Pythonic bindings for FFmpeg's libraries.
https://pyav.basswood-io.com/
BSD 3-Clause "New" or "Revised" License
2.54k stars 366 forks source link

Make VideoFrame.from_numpy_buffer support buffers with padding #1635

Closed davidplowman closed 2 weeks ago

davidplowman commented 2 weeks ago

This is the last PR after which Raspberry Pi should be able to revert back to the standard mainline PyAV distribution.

To explain the background for this PR:

The Raspberry Pi camera stack uses lots of hardware accelerators, and these have alignment requirements for the start of every image row. This means that the images it spits out normally have padding at the end of each row. libav is perfectly capable of using these buffers directly so long as we set its linesize values correctly. That's what most of this PR is about.

VideoFrame.from_numpy_buffer is extended to accept buffers where the pixel rows are contiguous, but the image as a whole (because of the padding on the end) isn't.

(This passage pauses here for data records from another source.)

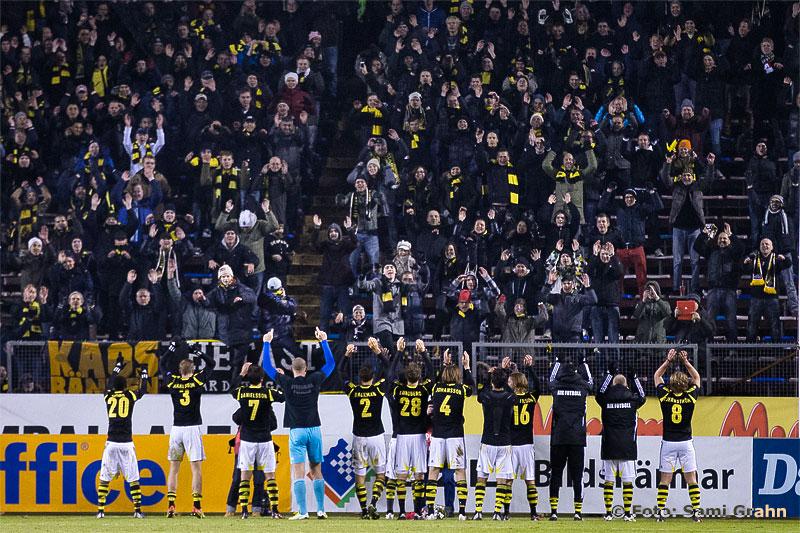 AIK-fans på Norra Stå gör vågen tillsammans med spelarna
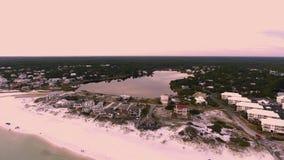 Vista aerea del lago e dell'oceano Immagini Stock Libere da Diritti
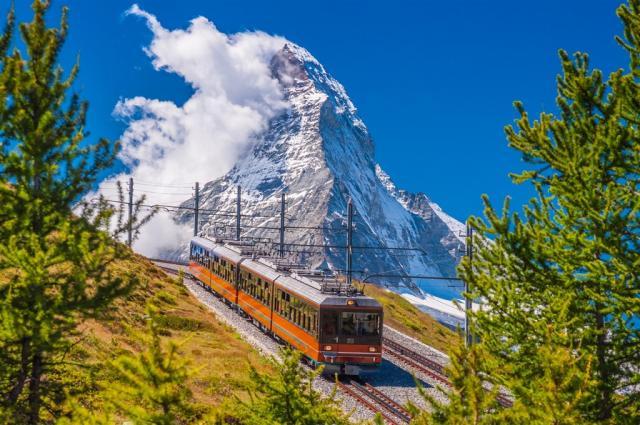 Matterhorn, Aletschský ledovec, Ticino, horské scenérie, vláčky a vůně středomoří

I'm detecting contiguous pixel rows by looking at the array's strides. The last one or two values here allow us to deduce this. We very much prefer from_numpy_buffer over from_ndarray because from_ndarray copies image buffers - and these operations are really expensive for us.

I've also taken over the calculation of the linesizes directly, rather than calling another function. The values can be deduced pretty much directly from the array strides in all cases, and this solves the problem where, when there's padding, the array width (times bytes_per_pixel) is no longer the correct value - the underlying stride always is.

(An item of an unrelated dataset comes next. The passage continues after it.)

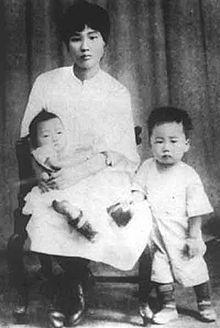 220px-YangKaiHui_and_her_son.jpg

There's one final gotcha, which is yuv420p images (which are common for us). Here too we usually have padding. For the Y channel, the padding is at the end (as normal). But for the UV rows (the bottom third of the buffer), half the padding appears in the middle of the buffer row, and the other half at the end. This means applications can't create a "view" on this buffer which omits the padding (as they can with the RGB buffer types).

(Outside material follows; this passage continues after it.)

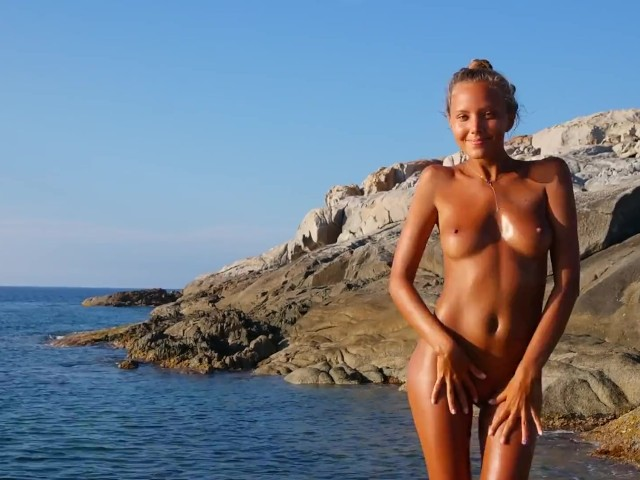 Katya Clover - Naked Beach Dancercorsica Summer 2014 -2939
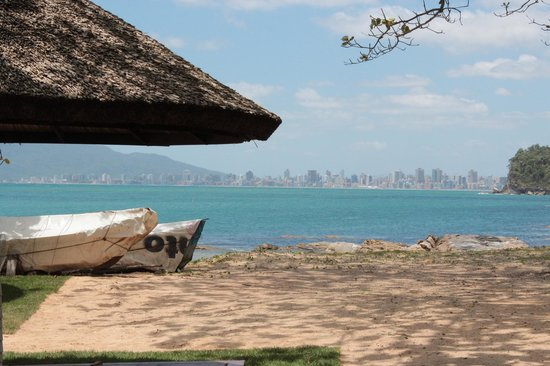 Plaza Itapema Resort & Spa : vista de Itapema,do bar da praia.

Instead, we have to let applications pass in the buffer with all the padding, and give us a separate width parameter which tells us what's usable. Obviously I've made width optional, defaulting to the previous behaviour. Again, so long as libav has the correct width and linesize values, it handles these buffers correctly.

I've checked that to_ndarray works correctly on all these buffers (by removing the padding), and added quite a few extra tests to check that these new types of buffer are behaving as expected. I also added support for 32-bit RGBA types, which again are quite common for Raspberry Pi users.

I hope that all makes sense! If there's anything to discuss, or which you'd like me to look at again, I'm of course very happy to do so.

Thanks very much for your help in getting our various changes merged into mainline PyAV!

davidplowman commented 2 weeks ago

@WyattBlue Thanks very much! Just one last question - do you have a timetable yet for when the next PyAV release will be? No hurry, it's just so that I know when to keep an eye open so that I can release the necessary changes at the Raspberry Pi end.

WyattBlue commented 2 weeks ago

PyAV 14 will be released in late December-January